■ **TASK STATEMENT**
In the post about things soon to become obsolete, which items does it say now have computers in them that give whoever sold or services them access to everything you do with them?

■ **PASSAGE PROVIDED**
>>>>

Posted By Administration, Tuesday, August 16, 2016

Philosophy 101. The only constant in the universe is change. Okay, maybe you didn’t exactly get that from your introduction to the topic back in college — or if you’re still in college — but you get the drift. Life and technology are changing at a lightning pace and soon some things Babyboomers — and in some cases Generation X, born between 1966 and 1976 and Millennials who were born between 1977 and 1984 — took for granted as a universal constant will be gone.


Here are some things that are doomed to be obsolete soon.


Privacy. Almost all of us are online one way or another. If not on a smartphone, then it’s email or the Internet at work or home. Here’s what that means. Every mouse click and keystroke is tracked by someone. The data generated from those clicks and keystrokes are often analyzed and stored. It’s used by the managers of websites for marketing purposes.


Hackers also use that information.


And — ironically — you gave everyone other than the hackers permission to long those mouse clicks and keystrokes. That permission is in the pages and pages of the agreement you signed to have this provider or that give you access to the web.


If that isn’t scary enough, there’s more. Appliances, lights, locks, HVAC systems and even your trash cans now have computers in them that let whoever sold them to you, or services them, access to everything you do with them.


Then there’s facial recognition software and cameras are everywhere. And we haven’t even touched on your smartphone which tracks everything you do and everywhere you go.


Not all is lost if you’re a seeker of privacy. Experts say encryption methods are getting better and they’re making it harder for these businesses and — supposedly — hackers to get access to what you’re doing.


Keys. Most offices already use cards rather than keys and some vehicles are now keyless as well. Look soon for both keys and cards to be done in by connections via bluetooth or the internet and you’ll be able to lock or unlock anything — car, home, office, etc. — with your smartphone.


And in the case of a car, you will soon be able to start yours remotely as well.

<<<<

(Spatial grounding data)
>>>>

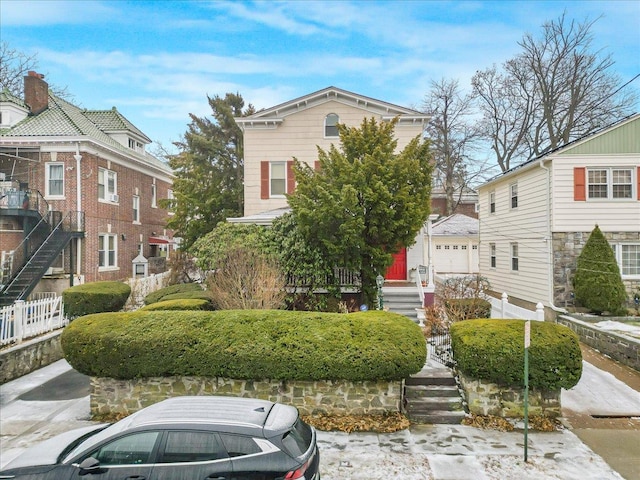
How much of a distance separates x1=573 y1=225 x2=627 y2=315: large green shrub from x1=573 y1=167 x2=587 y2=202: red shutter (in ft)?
3.95

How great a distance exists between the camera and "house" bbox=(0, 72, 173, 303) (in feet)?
57.0

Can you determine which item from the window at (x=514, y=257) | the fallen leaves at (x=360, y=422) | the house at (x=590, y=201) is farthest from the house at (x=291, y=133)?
the fallen leaves at (x=360, y=422)

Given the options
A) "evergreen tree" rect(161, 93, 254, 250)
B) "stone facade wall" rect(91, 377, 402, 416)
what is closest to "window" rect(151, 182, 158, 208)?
"evergreen tree" rect(161, 93, 254, 250)

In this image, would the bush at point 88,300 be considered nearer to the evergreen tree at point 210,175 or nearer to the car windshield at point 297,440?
the evergreen tree at point 210,175

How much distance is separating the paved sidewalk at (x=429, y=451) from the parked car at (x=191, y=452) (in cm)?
181

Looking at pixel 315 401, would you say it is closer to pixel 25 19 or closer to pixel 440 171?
pixel 25 19

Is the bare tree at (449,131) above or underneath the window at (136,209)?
above

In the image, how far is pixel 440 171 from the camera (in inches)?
1476

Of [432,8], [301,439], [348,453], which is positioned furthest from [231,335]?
[432,8]

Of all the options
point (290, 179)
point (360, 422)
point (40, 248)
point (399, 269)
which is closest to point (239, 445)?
point (360, 422)

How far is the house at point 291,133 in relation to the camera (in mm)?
17703

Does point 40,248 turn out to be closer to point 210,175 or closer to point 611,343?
point 210,175

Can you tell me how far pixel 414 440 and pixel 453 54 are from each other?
1441cm

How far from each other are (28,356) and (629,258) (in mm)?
19106
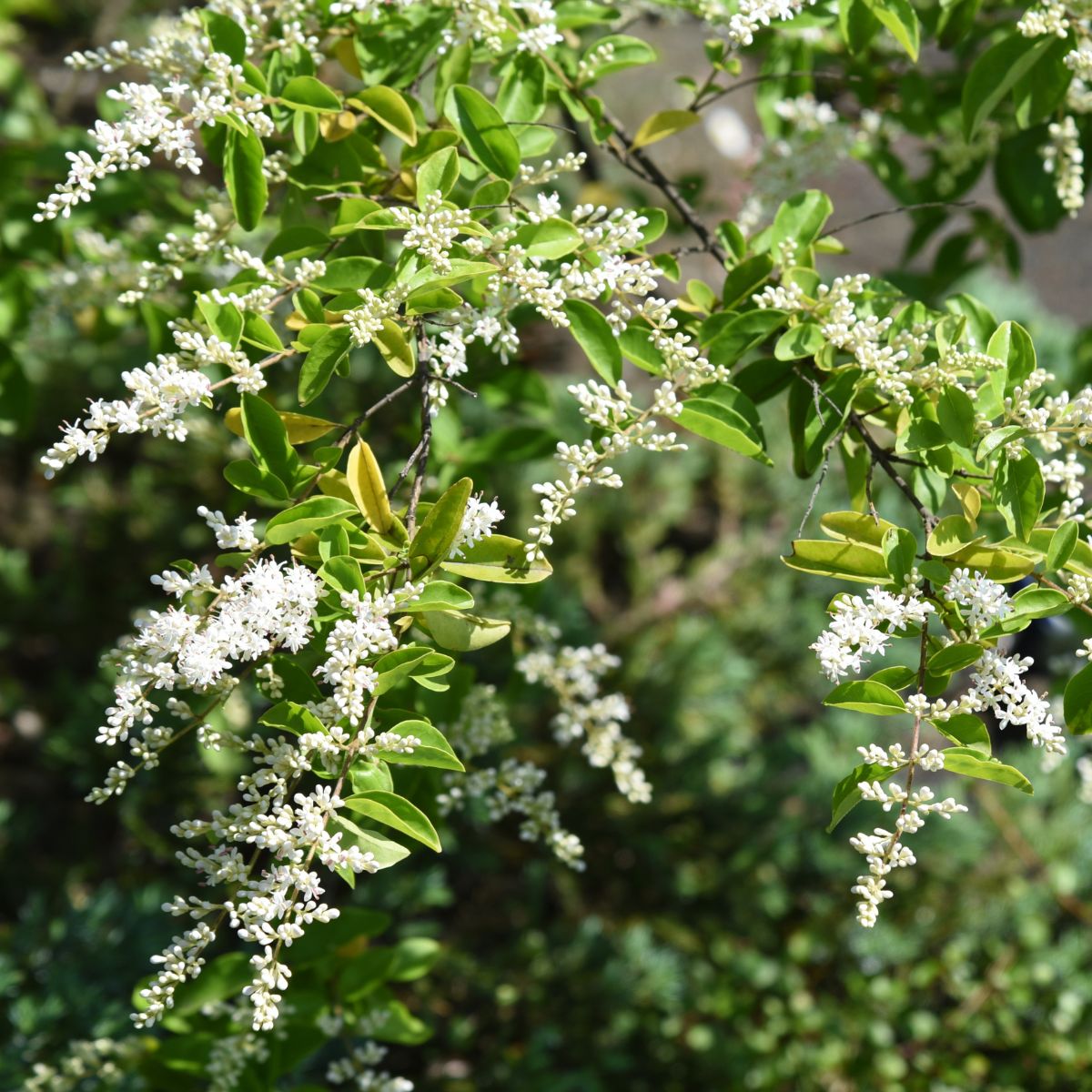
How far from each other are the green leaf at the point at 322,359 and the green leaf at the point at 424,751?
365 millimetres

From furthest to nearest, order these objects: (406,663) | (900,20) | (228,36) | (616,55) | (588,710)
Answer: (588,710)
(616,55)
(900,20)
(228,36)
(406,663)

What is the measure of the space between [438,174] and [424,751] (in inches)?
25.3

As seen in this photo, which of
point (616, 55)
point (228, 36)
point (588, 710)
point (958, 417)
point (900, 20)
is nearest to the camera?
point (958, 417)

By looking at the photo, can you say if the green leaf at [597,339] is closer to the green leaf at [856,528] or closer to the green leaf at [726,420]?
the green leaf at [726,420]

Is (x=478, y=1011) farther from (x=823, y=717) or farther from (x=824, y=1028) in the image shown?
(x=823, y=717)

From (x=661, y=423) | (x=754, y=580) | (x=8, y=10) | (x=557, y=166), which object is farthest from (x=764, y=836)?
(x=8, y=10)

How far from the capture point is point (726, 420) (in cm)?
124

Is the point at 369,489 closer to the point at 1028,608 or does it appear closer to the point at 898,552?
the point at 898,552

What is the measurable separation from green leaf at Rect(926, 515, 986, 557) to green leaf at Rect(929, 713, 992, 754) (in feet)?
0.57

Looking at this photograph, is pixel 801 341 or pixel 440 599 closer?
pixel 440 599

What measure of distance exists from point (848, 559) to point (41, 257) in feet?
5.20

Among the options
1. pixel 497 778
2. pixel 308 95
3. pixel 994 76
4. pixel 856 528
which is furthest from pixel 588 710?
pixel 994 76

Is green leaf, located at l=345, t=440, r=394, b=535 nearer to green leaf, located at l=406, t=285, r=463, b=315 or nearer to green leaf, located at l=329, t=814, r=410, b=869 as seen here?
green leaf, located at l=406, t=285, r=463, b=315

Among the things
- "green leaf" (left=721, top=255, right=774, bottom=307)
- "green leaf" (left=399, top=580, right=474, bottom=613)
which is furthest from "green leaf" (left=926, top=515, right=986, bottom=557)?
"green leaf" (left=399, top=580, right=474, bottom=613)
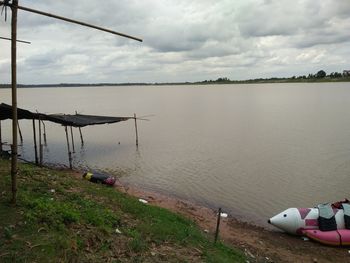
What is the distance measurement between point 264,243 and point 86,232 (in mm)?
6546

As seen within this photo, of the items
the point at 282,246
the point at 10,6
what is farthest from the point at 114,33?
the point at 282,246

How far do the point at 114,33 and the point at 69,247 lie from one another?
4248 mm

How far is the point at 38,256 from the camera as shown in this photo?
20.5 feet

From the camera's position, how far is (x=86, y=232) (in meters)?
7.66

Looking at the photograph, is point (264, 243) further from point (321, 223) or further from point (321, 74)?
point (321, 74)

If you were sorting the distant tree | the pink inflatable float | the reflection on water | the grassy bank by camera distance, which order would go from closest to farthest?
the grassy bank → the pink inflatable float → the reflection on water → the distant tree

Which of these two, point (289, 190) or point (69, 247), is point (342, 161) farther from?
point (69, 247)

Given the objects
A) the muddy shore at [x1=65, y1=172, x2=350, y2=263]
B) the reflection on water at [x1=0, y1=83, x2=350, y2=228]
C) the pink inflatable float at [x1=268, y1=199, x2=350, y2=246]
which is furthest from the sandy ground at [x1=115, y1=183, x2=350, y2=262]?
the reflection on water at [x1=0, y1=83, x2=350, y2=228]

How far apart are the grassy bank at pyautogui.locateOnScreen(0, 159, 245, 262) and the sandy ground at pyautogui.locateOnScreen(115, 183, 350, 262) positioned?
1.86m

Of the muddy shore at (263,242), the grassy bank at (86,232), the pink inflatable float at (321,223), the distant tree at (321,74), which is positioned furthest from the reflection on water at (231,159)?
the distant tree at (321,74)

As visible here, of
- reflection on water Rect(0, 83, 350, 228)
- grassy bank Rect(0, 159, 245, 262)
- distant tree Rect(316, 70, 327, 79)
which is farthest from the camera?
distant tree Rect(316, 70, 327, 79)

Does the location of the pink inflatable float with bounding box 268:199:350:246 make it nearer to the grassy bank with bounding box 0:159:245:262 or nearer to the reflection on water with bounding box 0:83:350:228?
the reflection on water with bounding box 0:83:350:228

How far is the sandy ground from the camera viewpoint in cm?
1100

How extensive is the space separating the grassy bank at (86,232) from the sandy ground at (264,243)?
1860 millimetres
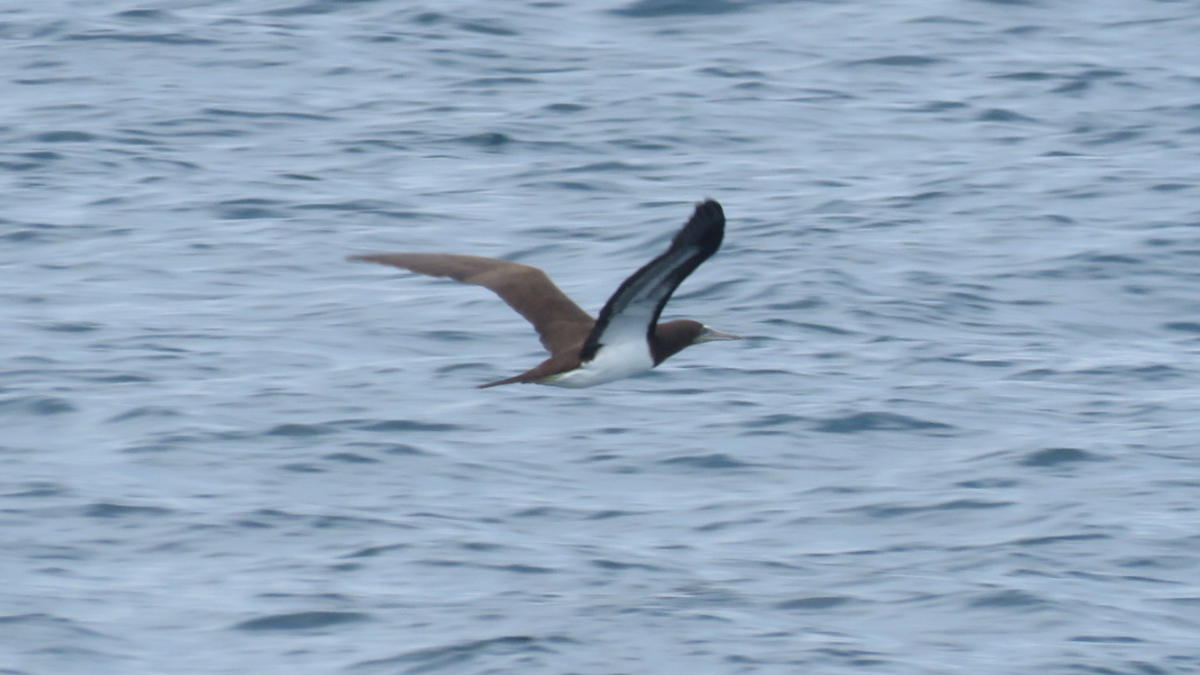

<<<<

■ **ANSWER FOR THE TASK**
Appliances, lights, locks, HVAC systems and trash cans.